[start of SUPPLIED MATERIAL]

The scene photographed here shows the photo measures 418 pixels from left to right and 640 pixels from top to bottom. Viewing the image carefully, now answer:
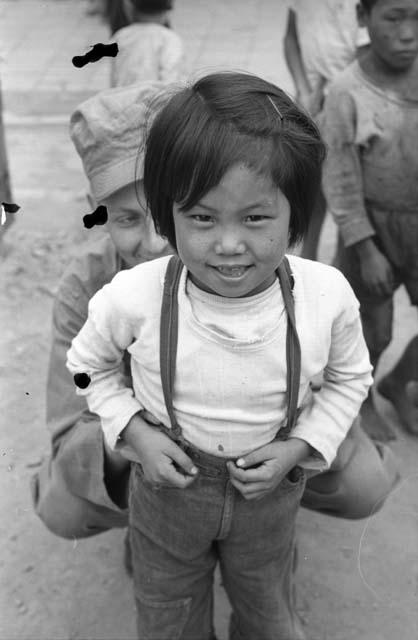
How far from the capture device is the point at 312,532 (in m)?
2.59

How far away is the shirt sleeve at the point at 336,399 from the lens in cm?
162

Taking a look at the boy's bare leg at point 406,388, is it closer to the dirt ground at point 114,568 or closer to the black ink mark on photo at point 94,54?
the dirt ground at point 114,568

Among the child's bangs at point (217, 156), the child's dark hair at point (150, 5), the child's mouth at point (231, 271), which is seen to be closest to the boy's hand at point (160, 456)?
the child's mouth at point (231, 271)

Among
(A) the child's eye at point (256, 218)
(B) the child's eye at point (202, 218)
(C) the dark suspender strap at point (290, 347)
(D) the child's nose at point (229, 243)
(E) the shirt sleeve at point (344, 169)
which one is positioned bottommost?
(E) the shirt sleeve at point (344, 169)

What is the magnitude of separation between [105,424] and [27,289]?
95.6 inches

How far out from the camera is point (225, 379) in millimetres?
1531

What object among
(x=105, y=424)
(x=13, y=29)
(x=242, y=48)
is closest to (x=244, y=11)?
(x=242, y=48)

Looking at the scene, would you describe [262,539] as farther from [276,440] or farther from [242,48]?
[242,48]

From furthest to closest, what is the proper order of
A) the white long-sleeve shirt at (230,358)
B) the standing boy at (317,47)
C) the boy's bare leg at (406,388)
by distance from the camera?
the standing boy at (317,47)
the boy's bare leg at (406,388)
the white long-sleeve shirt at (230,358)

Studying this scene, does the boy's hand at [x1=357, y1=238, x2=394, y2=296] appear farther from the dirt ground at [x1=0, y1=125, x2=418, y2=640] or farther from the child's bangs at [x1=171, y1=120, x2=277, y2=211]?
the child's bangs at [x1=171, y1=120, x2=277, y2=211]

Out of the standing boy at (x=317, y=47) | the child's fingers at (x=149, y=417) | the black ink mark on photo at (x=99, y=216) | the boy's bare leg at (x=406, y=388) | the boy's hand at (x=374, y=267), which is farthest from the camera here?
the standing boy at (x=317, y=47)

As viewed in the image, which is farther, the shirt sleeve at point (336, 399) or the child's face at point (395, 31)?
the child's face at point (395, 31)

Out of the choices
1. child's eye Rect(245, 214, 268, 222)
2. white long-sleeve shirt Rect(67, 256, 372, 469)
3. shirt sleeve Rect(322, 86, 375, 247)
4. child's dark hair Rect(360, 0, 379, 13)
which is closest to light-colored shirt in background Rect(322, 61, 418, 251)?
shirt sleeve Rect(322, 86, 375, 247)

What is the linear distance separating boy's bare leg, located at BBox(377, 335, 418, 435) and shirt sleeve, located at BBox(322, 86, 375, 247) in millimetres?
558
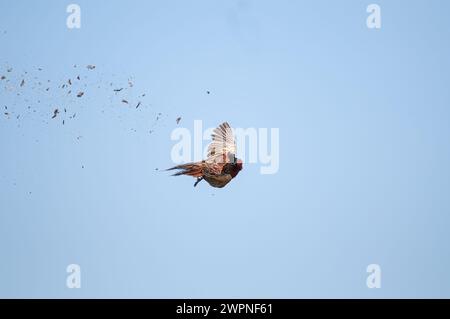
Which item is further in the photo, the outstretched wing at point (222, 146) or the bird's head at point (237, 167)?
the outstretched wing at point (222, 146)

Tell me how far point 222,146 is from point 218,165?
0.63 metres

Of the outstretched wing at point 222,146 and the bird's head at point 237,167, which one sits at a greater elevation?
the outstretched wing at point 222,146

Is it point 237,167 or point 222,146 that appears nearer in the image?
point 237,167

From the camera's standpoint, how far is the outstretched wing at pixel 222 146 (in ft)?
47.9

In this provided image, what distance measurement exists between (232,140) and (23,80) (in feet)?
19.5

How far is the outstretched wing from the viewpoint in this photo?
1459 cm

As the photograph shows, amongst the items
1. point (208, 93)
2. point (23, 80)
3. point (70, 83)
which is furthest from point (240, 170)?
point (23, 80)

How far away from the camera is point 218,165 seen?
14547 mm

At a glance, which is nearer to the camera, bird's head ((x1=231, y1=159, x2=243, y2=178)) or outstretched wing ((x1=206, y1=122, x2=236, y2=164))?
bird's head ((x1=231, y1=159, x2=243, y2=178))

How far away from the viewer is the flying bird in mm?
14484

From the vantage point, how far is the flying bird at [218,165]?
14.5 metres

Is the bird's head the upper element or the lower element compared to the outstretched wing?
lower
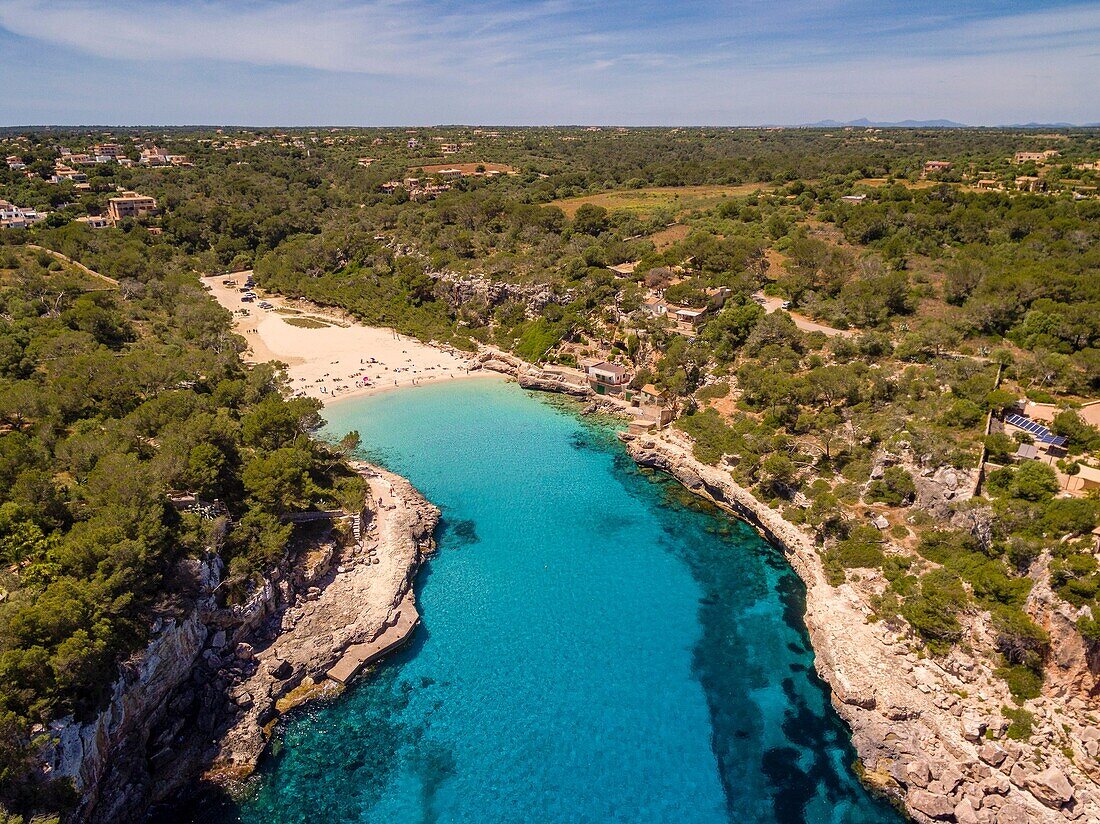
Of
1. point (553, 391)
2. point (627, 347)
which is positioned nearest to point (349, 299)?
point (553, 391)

[end of SUPPLIED MATERIAL]

#### EXERCISE
Retype the rows above exactly, starting with the line that contains "Is the bird's" and continuing through the final row. Leave the pictures out of your answer.

#### COMPLETE ANSWER
Is the bird's head the upper element or the lower element compared to the outstretched wing?
lower
Of
1. point (553, 391)
2. point (627, 347)
which is positioned nearest to point (349, 299)?
point (553, 391)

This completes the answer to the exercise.